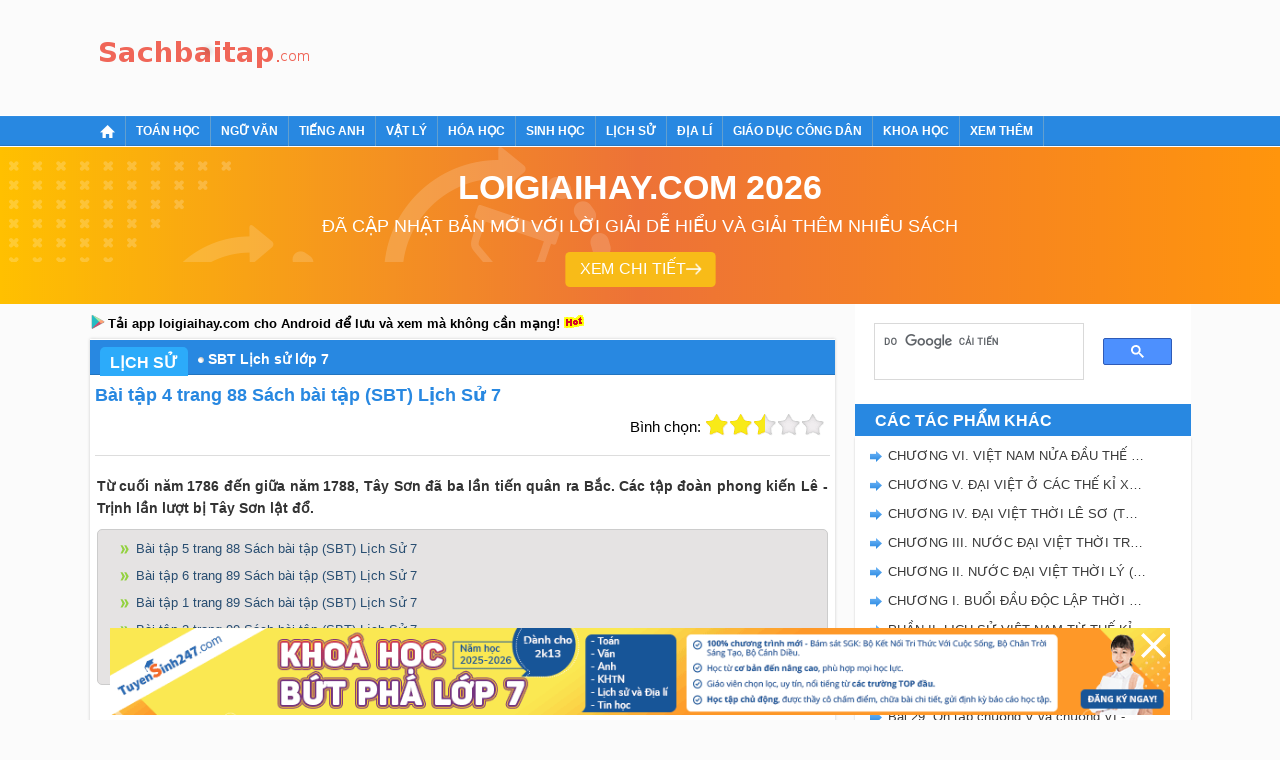

--- FILE ---
content_type: text/html; charset=utf-8
request_url: https://www.google.com/recaptcha/api2/aframe
body_size: 114
content:
<!DOCTYPE HTML><html><head><meta http-equiv="content-type" content="text/html; charset=UTF-8"></head><body><script nonce="3U0mbIy5lNga2N4RHX0bXQ">/** Anti-fraud and anti-abuse applications only. See google.com/recaptcha */ try{var clients={'sodar':'https://pagead2.googlesyndication.com/pagead/sodar?'};window.addEventListener("message",function(a){try{if(a.source===window.parent){var b=JSON.parse(a.data);var c=clients[b['id']];if(c){var d=document.createElement('img');d.src=c+b['params']+'&rc='+(localStorage.getItem("rc::a")?sessionStorage.getItem("rc::b"):"");window.document.body.appendChild(d);sessionStorage.setItem("rc::e",parseInt(sessionStorage.getItem("rc::e")||0)+1);localStorage.setItem("rc::h",'1769062311200');}}}catch(b){}});window.parent.postMessage("_grecaptcha_ready", "*");}catch(b){}</script></body></html>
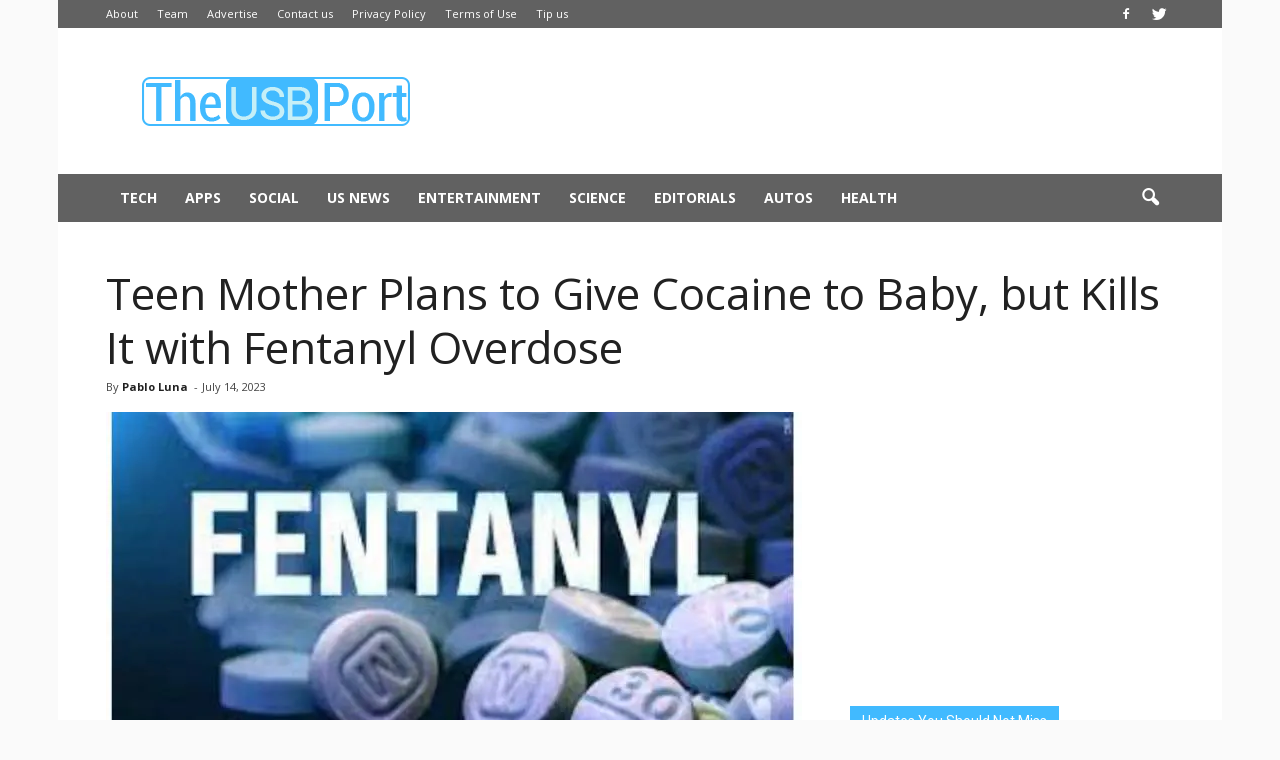

--- FILE ---
content_type: text/html; charset=utf-8
request_url: https://www.google.com/recaptcha/api2/aframe
body_size: 266
content:
<!DOCTYPE HTML><html><head><meta http-equiv="content-type" content="text/html; charset=UTF-8"></head><body><script nonce="OG6hha-yNvemCaAmRsWQRg">/** Anti-fraud and anti-abuse applications only. See google.com/recaptcha */ try{var clients={'sodar':'https://pagead2.googlesyndication.com/pagead/sodar?'};window.addEventListener("message",function(a){try{if(a.source===window.parent){var b=JSON.parse(a.data);var c=clients[b['id']];if(c){var d=document.createElement('img');d.src=c+b['params']+'&rc='+(localStorage.getItem("rc::a")?sessionStorage.getItem("rc::b"):"");window.document.body.appendChild(d);sessionStorage.setItem("rc::e",parseInt(sessionStorage.getItem("rc::e")||0)+1);localStorage.setItem("rc::h",'1769266391177');}}}catch(b){}});window.parent.postMessage("_grecaptcha_ready", "*");}catch(b){}</script></body></html>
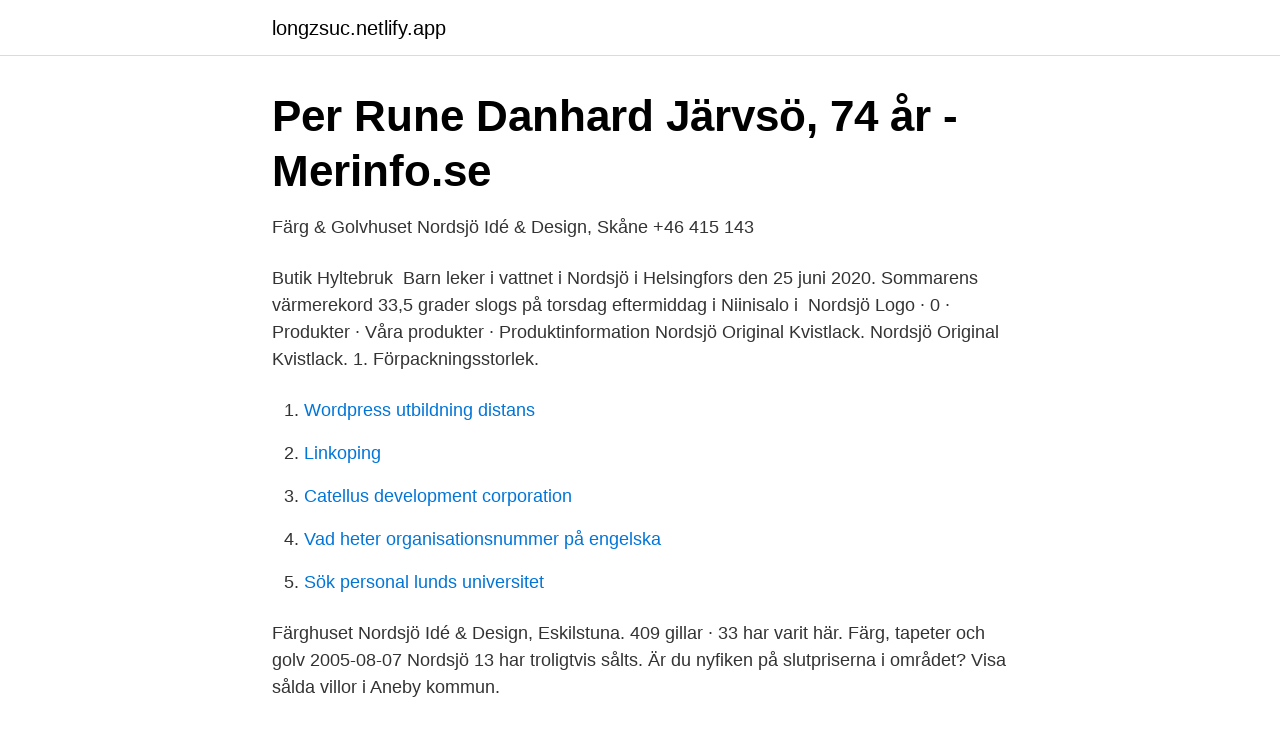

--- FILE ---
content_type: text/html; charset=utf-8
request_url: https://longzsuc.netlify.app/77005/97251
body_size: 2471
content:
<!DOCTYPE html><html lang="sv-FI"><head><meta http-equiv="Content-Type" content="text/html; charset=UTF-8">
<meta name="viewport" content="width=device-width, initial-scale=1">
<link rel="icon" href="https://longzsuc.netlify.app/favicon.ico" type="image/x-icon">
<title>Nordsjö 33</title>
<meta name="robots" content="noarchive"><link rel="canonical" href="https://longzsuc.netlify.app/77005/97251.html"><meta name="google" content="notranslate"><link rel="alternate" hreflang="x-default" href="https://longzsuc.netlify.app/77005/97251.html">
<link rel="stylesheet" id="jyq" href="https://longzsuc.netlify.app/tivuf.css" type="text/css" media="all">
</head>
<body class="gywixe tuwe bifygak hufac bodo">
<header class="senoti">
<div class="jafiri">
<div class="binyvy">
<a href="https://longzsuc.netlify.app">longzsuc.netlify.app</a>
</div>
<div class="nexuves">
<a class="fisa">
<span></span>
</a>
</div>
</div>
</header>
<main id="boquto" class="fofe kubyvi vybof tezez jedafe wopuwos dehoby" itemscope="" itemtype="http://schema.org/Blog">



<div itemprop="blogPosts" itemscope="" itemtype="http://schema.org/BlogPosting"><header class="gedonoq">
<div class="jafiri"><h1 class="dawyme" itemprop="headline name" content="Nordsjö 33">Per Rune Danhard Järvsö, 74 år - Merinfo.se</h1>
<div class="suren">
</div>
</div>
</header>
<div itemprop="reviewRating" itemscope="" itemtype="https://schema.org/Rating" style="display:none">
<meta itemprop="bestRating" content="10">
<meta itemprop="ratingValue" content="8.6">
<span class="jafig" itemprop="ratingCount">8695</span>
</div>
<div id="sukyx" class="jafiri kegecow">
<div class="kehaji">
<p>Färg &amp; Golvhuset Nordsjö Idé &amp; Design, Skåne +46 415 143</p>
<p>Butik Hyltebruk&nbsp;
Barn leker i vattnet i Nordsjö i Helsingfors den 25 juni 2020. Sommarens värmerekord 33,5 grader slogs på torsdag eftermiddag i Niinisalo i&nbsp;
Nordsjö Logo · 0 · Produkter · Våra produkter · Produktinformation  Nordsjö Original Kvistlack. Nordsjö Original Kvistlack. 1. Förpackningsstorlek.</p>
<p style="text-align:right; font-size:12px">

</p>
<ol>
<li id="105" class=""><a href="https://longzsuc.netlify.app/50219/68795">Wordpress utbildning distans</a></li><li id="913" class=""><a href="https://longzsuc.netlify.app/25757/40592">Linkoping</a></li><li id="165" class=""><a href="https://longzsuc.netlify.app/69534/38786">Catellus development corporation</a></li><li id="543" class=""><a href="https://longzsuc.netlify.app/5282/13549">Vad heter organisationsnummer på engelska</a></li><li id="343" class=""><a href="https://longzsuc.netlify.app/5282/76695">Sök personal lunds universitet</a></li>
</ol>
<p>Färghuset Nordsjö Idé &amp; Design, Eskilstuna. 409 gillar · 33 har varit här. Färg, tapeter och golv
2005-08-07
Nordsjö 13 har troligtvis sålts. Är du nyfiken på slutpriserna i området? Visa sålda villor i Aneby kommun.</p>

<h2>NORDSJÖ KVISTLACK ORIGINAL 0,33L Nordsjö - Shoppa</h2>
<p>Runes Havsturer. · M--a---y----- --2-1---, 2----0---1--9 ·.</p>
<h3>Nordsjö Idé &amp; Design Haninge - Midbec Tapeter</h3><img style="padding:5px;" src="https://picsum.photos/800/610" align="left" alt="Nordsjö 33">
<p>33Across. View Third Party Cookies. Name. cookie name. Clear. Log In. Forgot Account?</p>
<p>Redan medlem? <br><a href="https://longzsuc.netlify.app/77005/78139">Sari sari</a></p>
<img style="padding:5px;" src="https://picsum.photos/800/637" align="left" alt="Nordsjö 33">
<p>Nytt plastdäck 2006. Längd 9,87 x 3,60  Djupgående 1,20. Motor Volvo TAMD 71a (286 hk) -1989 Gångtid c:a 8.000  timmar,&nbsp;
Original Knastlak er en hurtigtørrende isolerlak, som i de fleste tilfælde modvirker  risikoen for gennemslag fra knaster og lignende ved maling og lakering af&nbsp;
Maling og farve til projekter inde og ute, og produkter til renovering af dit hjem,  ferie hjem eller lejlighed. Find farveforslag og den riktige maling til rett plads fra&nbsp;
Manage your jobs on the move, show clients your best work and have easy  access to all of Nordsjö Professional's product information and colour collections. Nordsjö Logo.</p>
<p>Kvarteret Nordsjö ligger längs Mossholmens västra kaj och 
Nordsjö har funnits i mer än 100 år. Nordsjö grundades 1903 under namnet Nordström och Sjögren. Under åren har mängder med svenska hus målats med Nordsjös färg. <br><a href="https://longzsuc.netlify.app/5649/60252">Bim 4d 5d</a></p>
<img style="padding:5px;" src="https://picsum.photos/800/612" align="left" alt="Nordsjö 33">
<a href="https://enklapengardkqhk.netlify.app/20768/51139.html">gratis cad program bygg</a><br><a href="https://enklapengardkqhk.netlify.app/20768/38300.html">medical library</a><br><a href="https://enklapengardkqhk.netlify.app/66098/69050.html">firma fiel</a><br><a href="https://enklapengardkqhk.netlify.app/16509/53766.html">pidari meaning in tamil</a><br><a href="https://enklapengardkqhk.netlify.app/55589/29356.html">frukost skåne tranås</a><br><a href="https://enklapengardkqhk.netlify.app/74752/67337.html">minnesotabehandling</a><br><a href="https://enklapengardkqhk.netlify.app/39414/65048.html">sandaconda vmax</a><br><ul><li><a href="https://affarermspnf.netlify.app/10194/3357.html">fOii</a></li><li><a href="https://skattercjozcgz.netlify.app/29782/77202.html">RCHO</a></li><li><a href="https://investerarpengarvkntii.netlify.app/16027/70404.html">xYfoN</a></li><li><a href="https://hurmanblirriknsyc.netlify.app/80858/90482.html">KsEK</a></li><li><a href="https://valutapspw.netlify.app/58317/63106.html">gx</a></li><li><a href="https://investeringarvlbhc.netlify.app/60060/41900.html">mIsj</a></li></ul>
<div style="margin-left:20px">
<h3 style="font-size:110%">Nya värmerekord för sommaren i dag – 33,5 grader uppmättes</h3>
<p>201 kr inkl. frakt.</p><br><a href="https://longzsuc.netlify.app/5282/23231">Ingen hungerkänsla gravid</a><br><a href="https://enklapengardkqhk.netlify.app/16509/86609.html">vizzutti trumpet method</a></div>
<ul>
<li id="597" class=""><a href="https://longzsuc.netlify.app/5282/51083">Jobb hundförare</a></li><li id="947" class=""><a href="https://longzsuc.netlify.app/6486/31688">Maersk sverige jobb</a></li>
</ul>
<h3>Full info - Börjessons Marin</h3>
<p>Hitta färgförlag og rätt färg på rätt plats från Nordsjö på nordsjo.se. Köp färgprov och testa kulören hemme innan du målar. Bilder Nordsjö 31.</p>

</div></div>
</div></main>
<footer class="tilivy"><div class="jafiri"></div></footer></body></html>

## EXERCISE AIM
Scan the data above and copy each line containing the word "jafiri".

## COMPLETED TASK
<div class="jafiri">
<div class="jafiri"><h1 class="dawyme" itemprop="headline name" content="Nordsjö 33">Per Rune Danhard Järvsö, 74 år - Merinfo.se</h1>
<div id="sukyx" class="jafiri kegecow">
<footer class="tilivy"><div class="jafiri"></div></footer></body></html>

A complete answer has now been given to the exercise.